7. A catalyst comprising at least one transition metal complex, which comprises at least one compound of the formula I as defined in any of claims 1 to 6 as ligand.

8. The catalyst according to claim 7, wherein the metal is selected from the group consisting of ruthenium, rhodium, iridium, palladium and platinum.

9. A process for the preparation of a chiral compound by reacting a prochiral compound comprising at least one ethylenically unsaturated double bond with a substrate in the presence of a chiral catalyst as defined in claim 7 or 8.

10. The process according to claim 9, wherein the prochiral compound is selected from the group consisting of olefins, aldehydes, ketones and imines.

11. The process according to claim 9 or 10, which is hydrogenation, hydroformylation, hydrocyanation, carbonylation, hydroacylation, hydroamidation, hydroesterification, hydrosilylation, hydroboration, aminolysis, alcoholysis, isomerization, metathesis, cyclopropanation, aldol condensation, allylic alkylation or [4+2] -cycloaddition.

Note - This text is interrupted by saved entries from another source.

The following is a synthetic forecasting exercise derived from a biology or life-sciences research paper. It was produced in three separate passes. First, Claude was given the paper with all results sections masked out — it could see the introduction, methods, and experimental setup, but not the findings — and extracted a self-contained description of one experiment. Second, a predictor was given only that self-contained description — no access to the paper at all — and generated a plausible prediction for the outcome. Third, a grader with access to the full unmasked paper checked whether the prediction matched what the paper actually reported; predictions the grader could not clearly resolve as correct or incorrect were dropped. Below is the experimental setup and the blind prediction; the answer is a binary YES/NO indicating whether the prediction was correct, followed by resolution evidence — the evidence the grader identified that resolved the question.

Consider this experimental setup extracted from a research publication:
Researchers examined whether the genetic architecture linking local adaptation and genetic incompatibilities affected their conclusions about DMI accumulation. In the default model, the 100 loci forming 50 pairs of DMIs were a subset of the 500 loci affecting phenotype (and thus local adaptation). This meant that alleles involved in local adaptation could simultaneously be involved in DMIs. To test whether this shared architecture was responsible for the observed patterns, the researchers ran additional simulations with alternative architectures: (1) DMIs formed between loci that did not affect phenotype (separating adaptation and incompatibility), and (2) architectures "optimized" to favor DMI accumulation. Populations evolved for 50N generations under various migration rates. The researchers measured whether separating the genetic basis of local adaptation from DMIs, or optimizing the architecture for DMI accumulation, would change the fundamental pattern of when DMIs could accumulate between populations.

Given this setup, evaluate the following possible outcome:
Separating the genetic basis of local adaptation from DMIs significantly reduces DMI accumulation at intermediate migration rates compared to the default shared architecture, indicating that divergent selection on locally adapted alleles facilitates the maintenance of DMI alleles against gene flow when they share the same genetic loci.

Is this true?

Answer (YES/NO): NO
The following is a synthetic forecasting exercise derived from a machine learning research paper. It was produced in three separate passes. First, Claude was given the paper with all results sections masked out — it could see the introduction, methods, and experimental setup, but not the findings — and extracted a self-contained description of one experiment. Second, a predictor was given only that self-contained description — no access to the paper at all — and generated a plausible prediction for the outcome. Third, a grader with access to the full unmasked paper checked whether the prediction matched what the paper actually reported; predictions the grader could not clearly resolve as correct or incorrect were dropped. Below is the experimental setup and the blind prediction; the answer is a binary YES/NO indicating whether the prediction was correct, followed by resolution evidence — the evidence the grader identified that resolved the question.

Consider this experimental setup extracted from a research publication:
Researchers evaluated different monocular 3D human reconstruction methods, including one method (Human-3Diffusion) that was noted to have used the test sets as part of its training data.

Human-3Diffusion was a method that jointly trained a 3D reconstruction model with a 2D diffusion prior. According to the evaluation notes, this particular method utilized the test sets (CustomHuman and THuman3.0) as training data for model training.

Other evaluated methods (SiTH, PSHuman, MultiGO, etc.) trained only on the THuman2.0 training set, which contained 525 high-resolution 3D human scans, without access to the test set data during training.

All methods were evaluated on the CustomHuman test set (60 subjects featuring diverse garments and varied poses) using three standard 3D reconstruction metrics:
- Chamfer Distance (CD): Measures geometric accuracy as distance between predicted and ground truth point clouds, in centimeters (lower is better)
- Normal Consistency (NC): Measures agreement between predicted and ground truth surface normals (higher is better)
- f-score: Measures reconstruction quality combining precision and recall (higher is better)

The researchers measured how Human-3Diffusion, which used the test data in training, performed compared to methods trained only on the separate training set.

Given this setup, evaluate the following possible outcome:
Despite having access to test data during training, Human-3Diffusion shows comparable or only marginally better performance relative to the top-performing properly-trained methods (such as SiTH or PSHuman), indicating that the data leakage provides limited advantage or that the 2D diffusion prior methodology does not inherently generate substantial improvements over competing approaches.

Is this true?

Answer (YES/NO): NO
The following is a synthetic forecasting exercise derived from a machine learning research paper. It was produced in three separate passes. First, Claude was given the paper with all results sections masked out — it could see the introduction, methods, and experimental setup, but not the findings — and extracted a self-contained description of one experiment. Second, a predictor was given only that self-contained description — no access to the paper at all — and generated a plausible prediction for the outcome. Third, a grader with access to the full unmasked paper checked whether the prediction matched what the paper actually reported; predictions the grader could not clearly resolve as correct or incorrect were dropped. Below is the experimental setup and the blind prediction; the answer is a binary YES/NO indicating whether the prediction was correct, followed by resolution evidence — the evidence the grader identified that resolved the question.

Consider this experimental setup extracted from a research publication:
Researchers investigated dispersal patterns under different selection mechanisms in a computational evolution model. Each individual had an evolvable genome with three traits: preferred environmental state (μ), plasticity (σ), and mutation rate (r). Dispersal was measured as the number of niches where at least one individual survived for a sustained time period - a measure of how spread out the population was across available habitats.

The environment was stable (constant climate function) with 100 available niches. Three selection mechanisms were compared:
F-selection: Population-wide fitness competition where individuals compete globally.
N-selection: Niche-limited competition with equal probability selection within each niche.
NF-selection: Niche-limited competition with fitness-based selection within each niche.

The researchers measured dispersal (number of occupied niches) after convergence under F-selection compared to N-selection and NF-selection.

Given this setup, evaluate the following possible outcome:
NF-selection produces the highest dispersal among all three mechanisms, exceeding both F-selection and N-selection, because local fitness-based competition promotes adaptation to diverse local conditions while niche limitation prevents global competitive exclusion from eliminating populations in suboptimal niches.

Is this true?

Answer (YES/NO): NO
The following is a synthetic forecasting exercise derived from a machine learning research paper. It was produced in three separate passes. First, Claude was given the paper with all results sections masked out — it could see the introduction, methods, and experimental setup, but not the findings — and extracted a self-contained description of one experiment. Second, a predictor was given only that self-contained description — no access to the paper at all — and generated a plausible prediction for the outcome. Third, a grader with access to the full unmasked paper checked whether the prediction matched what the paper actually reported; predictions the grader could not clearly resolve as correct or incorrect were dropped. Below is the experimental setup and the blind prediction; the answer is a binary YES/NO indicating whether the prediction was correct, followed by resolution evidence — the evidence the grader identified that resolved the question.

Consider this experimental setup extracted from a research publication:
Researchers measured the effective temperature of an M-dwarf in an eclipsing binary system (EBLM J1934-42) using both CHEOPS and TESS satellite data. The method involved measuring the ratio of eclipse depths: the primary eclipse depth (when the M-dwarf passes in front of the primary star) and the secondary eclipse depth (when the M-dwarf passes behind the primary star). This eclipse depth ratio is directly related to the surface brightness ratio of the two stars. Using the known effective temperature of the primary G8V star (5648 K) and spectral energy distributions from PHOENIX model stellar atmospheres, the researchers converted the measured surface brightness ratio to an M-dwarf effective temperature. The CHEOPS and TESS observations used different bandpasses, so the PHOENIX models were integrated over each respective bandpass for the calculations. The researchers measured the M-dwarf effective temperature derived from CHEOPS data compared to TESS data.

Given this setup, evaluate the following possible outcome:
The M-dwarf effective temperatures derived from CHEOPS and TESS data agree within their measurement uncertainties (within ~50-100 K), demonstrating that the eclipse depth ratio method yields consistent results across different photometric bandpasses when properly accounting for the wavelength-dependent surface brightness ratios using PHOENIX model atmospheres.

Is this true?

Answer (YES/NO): YES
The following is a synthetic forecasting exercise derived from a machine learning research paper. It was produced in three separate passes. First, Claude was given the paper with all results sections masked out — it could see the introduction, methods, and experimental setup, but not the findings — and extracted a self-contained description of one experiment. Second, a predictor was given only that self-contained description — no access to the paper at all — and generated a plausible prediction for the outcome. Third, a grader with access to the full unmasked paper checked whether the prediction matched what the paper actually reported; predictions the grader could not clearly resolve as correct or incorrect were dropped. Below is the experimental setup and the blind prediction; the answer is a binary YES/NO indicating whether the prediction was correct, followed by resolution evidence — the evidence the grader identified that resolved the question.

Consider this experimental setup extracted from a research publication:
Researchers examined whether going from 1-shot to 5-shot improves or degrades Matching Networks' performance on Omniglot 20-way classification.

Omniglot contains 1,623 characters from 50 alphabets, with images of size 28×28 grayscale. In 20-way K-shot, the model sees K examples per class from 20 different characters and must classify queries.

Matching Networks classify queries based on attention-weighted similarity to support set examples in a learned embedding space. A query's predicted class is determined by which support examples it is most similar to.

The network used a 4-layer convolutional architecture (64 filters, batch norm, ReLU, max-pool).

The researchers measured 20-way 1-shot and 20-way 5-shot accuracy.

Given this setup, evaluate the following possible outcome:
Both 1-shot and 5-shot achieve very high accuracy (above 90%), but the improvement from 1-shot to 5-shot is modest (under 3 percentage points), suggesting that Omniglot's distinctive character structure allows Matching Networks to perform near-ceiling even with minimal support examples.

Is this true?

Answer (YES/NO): NO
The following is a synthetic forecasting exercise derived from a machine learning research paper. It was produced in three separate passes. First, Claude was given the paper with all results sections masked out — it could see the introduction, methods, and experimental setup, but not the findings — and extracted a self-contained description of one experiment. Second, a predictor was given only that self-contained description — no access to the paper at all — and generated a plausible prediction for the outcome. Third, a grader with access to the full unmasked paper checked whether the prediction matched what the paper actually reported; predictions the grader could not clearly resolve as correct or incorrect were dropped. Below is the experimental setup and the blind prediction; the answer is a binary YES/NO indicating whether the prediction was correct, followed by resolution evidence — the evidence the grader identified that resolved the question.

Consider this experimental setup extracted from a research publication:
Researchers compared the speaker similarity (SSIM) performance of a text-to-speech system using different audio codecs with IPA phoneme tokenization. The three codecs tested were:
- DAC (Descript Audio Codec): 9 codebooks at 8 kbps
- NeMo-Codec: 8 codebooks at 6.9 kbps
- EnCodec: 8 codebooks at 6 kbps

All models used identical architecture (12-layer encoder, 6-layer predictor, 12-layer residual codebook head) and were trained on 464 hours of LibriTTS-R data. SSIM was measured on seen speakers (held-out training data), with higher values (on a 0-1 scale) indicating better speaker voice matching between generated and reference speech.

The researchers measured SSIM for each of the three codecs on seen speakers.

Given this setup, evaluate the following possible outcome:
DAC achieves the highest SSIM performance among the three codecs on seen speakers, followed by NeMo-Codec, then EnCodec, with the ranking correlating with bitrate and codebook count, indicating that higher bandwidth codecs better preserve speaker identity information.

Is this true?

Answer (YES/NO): NO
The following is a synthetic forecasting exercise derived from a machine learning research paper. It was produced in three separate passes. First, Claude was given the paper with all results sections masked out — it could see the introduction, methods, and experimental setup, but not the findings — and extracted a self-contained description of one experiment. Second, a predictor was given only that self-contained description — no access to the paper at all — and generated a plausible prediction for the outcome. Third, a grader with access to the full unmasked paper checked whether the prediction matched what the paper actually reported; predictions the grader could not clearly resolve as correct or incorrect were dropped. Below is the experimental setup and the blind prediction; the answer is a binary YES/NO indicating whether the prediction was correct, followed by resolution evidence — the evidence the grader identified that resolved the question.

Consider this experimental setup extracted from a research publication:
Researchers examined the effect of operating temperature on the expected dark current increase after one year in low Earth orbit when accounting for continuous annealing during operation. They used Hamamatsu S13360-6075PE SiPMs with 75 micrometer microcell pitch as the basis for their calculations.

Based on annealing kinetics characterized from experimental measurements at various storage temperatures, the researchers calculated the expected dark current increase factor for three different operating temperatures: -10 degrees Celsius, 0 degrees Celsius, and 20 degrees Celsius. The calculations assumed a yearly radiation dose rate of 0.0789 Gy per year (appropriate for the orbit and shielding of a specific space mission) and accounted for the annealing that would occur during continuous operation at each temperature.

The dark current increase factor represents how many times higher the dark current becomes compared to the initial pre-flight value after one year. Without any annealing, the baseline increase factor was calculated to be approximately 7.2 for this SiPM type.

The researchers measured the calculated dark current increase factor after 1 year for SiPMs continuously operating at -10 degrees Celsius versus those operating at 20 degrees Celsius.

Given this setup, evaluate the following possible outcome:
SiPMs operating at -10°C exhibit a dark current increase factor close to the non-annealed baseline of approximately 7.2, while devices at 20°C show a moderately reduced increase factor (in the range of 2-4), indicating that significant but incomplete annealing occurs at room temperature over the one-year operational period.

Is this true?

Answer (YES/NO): NO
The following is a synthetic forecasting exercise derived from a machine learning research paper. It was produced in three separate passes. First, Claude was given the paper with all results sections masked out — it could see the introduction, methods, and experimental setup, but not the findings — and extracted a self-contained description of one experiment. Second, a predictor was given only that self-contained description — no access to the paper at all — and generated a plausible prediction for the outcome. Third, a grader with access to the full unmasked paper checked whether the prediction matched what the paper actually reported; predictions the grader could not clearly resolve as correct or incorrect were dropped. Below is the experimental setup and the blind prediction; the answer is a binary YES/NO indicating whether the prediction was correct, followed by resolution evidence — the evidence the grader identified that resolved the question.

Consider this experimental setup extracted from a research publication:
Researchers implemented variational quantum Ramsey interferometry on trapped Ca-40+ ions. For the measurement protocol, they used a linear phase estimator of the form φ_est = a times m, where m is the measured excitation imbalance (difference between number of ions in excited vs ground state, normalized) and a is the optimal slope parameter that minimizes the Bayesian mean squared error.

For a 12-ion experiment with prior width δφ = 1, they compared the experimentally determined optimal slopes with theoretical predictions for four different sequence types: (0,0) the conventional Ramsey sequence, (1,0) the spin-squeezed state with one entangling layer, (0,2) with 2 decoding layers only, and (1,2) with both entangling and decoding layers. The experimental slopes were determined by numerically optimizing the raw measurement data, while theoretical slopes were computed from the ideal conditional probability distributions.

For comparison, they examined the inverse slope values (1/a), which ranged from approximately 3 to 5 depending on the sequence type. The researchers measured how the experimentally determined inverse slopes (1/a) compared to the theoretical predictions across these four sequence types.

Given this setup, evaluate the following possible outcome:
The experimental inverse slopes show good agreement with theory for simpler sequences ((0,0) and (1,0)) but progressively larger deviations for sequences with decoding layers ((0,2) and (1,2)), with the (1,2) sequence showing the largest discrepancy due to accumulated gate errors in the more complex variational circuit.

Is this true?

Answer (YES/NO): YES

12. The process according to any one of claims 9 to 11, which is a 1, 2-addition, preferably a 1-hydro-2-carbon addition.

13. The process according to any one of claims 9 to 12, which is hydroformylation.

14. The process according to any one of claims 9 to 11, which is a hydrogenation.

15. Use of a catalyst according to claim 7 or 8 in hydrogenation, hydroformylation, hydrocyanation, carbonylation, hydroacylation, hydroamidation, hydroesterification, hydrosilylation, hydroboration, ammonolysis, alcoholysis, isomerization, metathesis, cyclopropanation, aldol condensation, allylic alkylation or [4+2] -cycloaddition.